Japan’s defense chief has warned that North Korea
’s perceived nuclear threat is no routine issue, urging the international community to view it as “unprecedented, critical and imminent.”
“The threat posed by North Korea
has grown to the unprecedented, critical and imminent level,” Itsunori Onodera said Monday, adding that the growing threat has compelled Japan to agree with the US that all options, including military action, should be considered against Pyongyang.
Onodera’s comments came at the outset of a meeting in the Philippines with US Defense Secretary Jim Mattis and South Korea’s defense minister, Song Young-moo. The three met on the sidelines of a gathering of defense ministers from the Association of Southeast Asian Nations (ASEAN).
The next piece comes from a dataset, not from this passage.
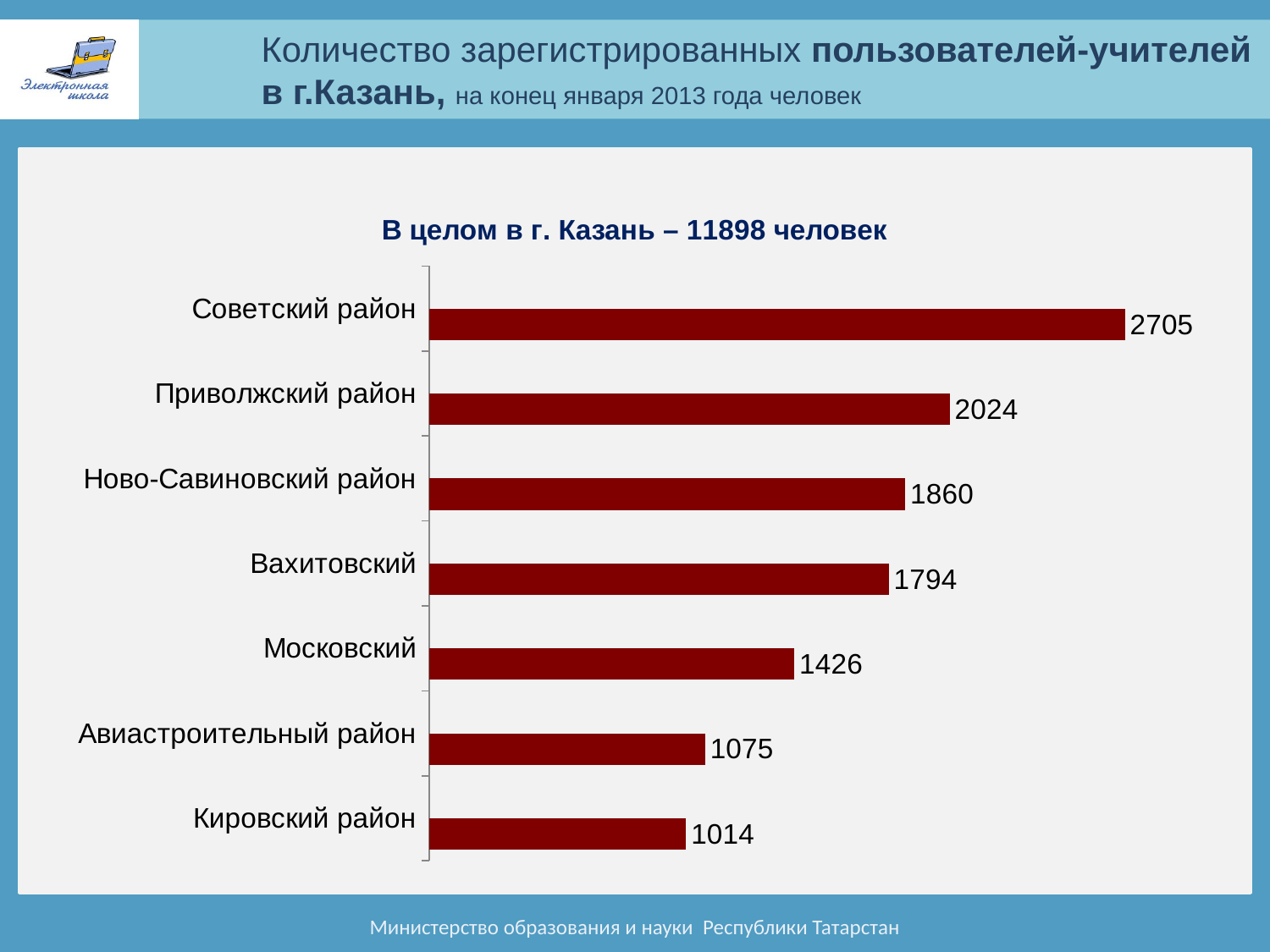
Which district has the lowest number of registered teacher-users? Кировский район Which is larger, the value for Ново-Савиновский район or the value for Вахитовский? Ново-Савиновский район What is the value for Московский? 1426 What kind of chart is shown on the slide? bar chart What is the difference between the values for Советский район and Приволжский район? 681 What colour are the bars in the chart? dark red How many districts are shown in the chart? 7 What is the value for Советский район? 2705 What is the difference between the values for Авиастроительный район and Кировский район? 61 What total number of people for Kazan as a whole is stated above the chart? 11898 What is the value for Кировский район? 1014 Which district has the highest number of registered teacher-users? Советский район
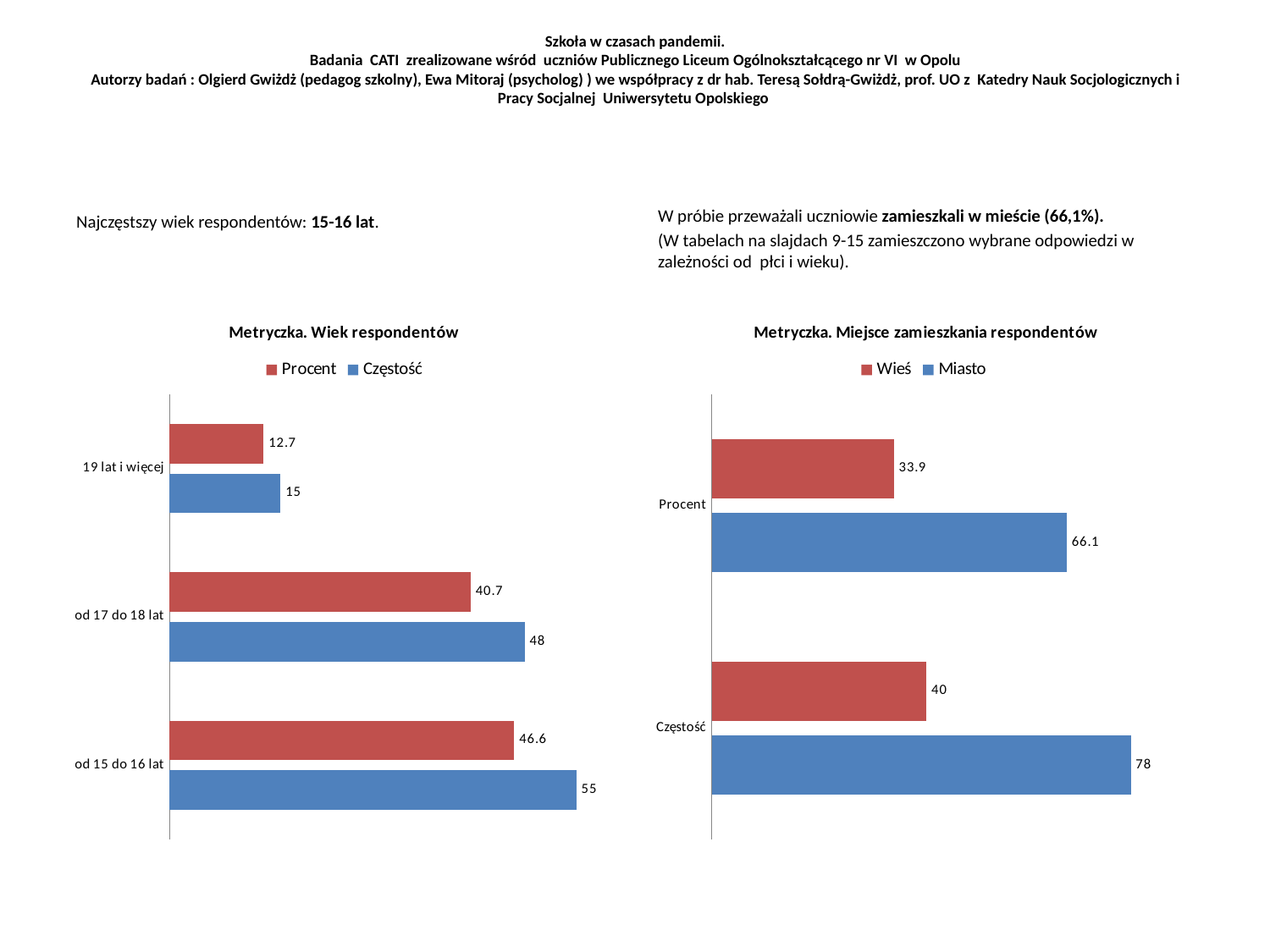
In the chart 'Metryczka. Miejsce zamieszkania respondentów', what is the difference between the Miasto and Wieś values for Częstość? 38 How many series does the legend of the chart 'Metryczka. Miejsce zamieszkania respondentów' list? 2 In the chart 'Metryczka. Wiek respondentów', what is the difference between the Częstość values for 'od 17 do 18 lat' and '19 lat i więcej'? 33 In the chart 'Metryczka. Wiek respondentów', which age category has the highest Częstość value? od 15 do 16 lat In the chart 'Metryczka. Wiek respondentów', which age category has the lowest Procent value? 19 lat i więcej What type of chart is 'Metryczka. Wiek respondentów'? Bar chart In the chart 'Metryczka. Miejsce zamieszkania respondentów', what is the Miasto value for Procent? 66.1 In the chart 'Metryczka. Wiek respondentów', what is the Procent value for '19 lat i więcej'? 12.7 In the chart 'Metryczka. Miejsce zamieszkania respondentów', what is the Wieś value for Częstość? 40 In the chart 'Metryczka. Wiek respondentów', how many age categories are shown? 3 In the chart 'Metryczka. Miejsce zamieszkania respondentów', which is larger for Procent: Wieś or Miasto? Miasto In the chart 'Metryczka. Wiek respondentów', what is the Częstość value for 'od 15 do 16 lat'? 55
The Japanese minister it could not be ruled out that a nuclear test by North Korea last month, described by experts as the most powerful test conducted by Pyongyang, was a hydrogen bomb.
This photo released by North Korea’s official Korean Central News Agency (KCNA) on September 3, 2017 shows North Korean leader Kim Jong-un (C) looking at a metal casing with two bulges at an undisclosed location. (Photo by AFP)
“The country has steadfastly improved its nuclear and missiles capability,” he said, adding, “Therefore, we have to take calibrated and different responses to meet that level of threat.”
Japan became specifically worried about North Korea’s nuclear and missile programs when Pyongyang fired two long-range missiles over the island nation last month. North Korea has also responded to threats of military action by the United States, saying it could easily target Japan, a close US ally.
The standoff over North Korea escalated in July when Pyongyang test-fired two intercontinental ballistic missiles (ICBM). Experts say the entire US mainland is within the range of the missiles which North Korea says could be equipped with nuclear warheads.
North Korea has blamed the US for escalation in tensions, saying Washington’s engineering of crippling international sanctions on the country and its increased military presence in the region have left the government in Pyongyang with no option but to shore up its defense capabilities.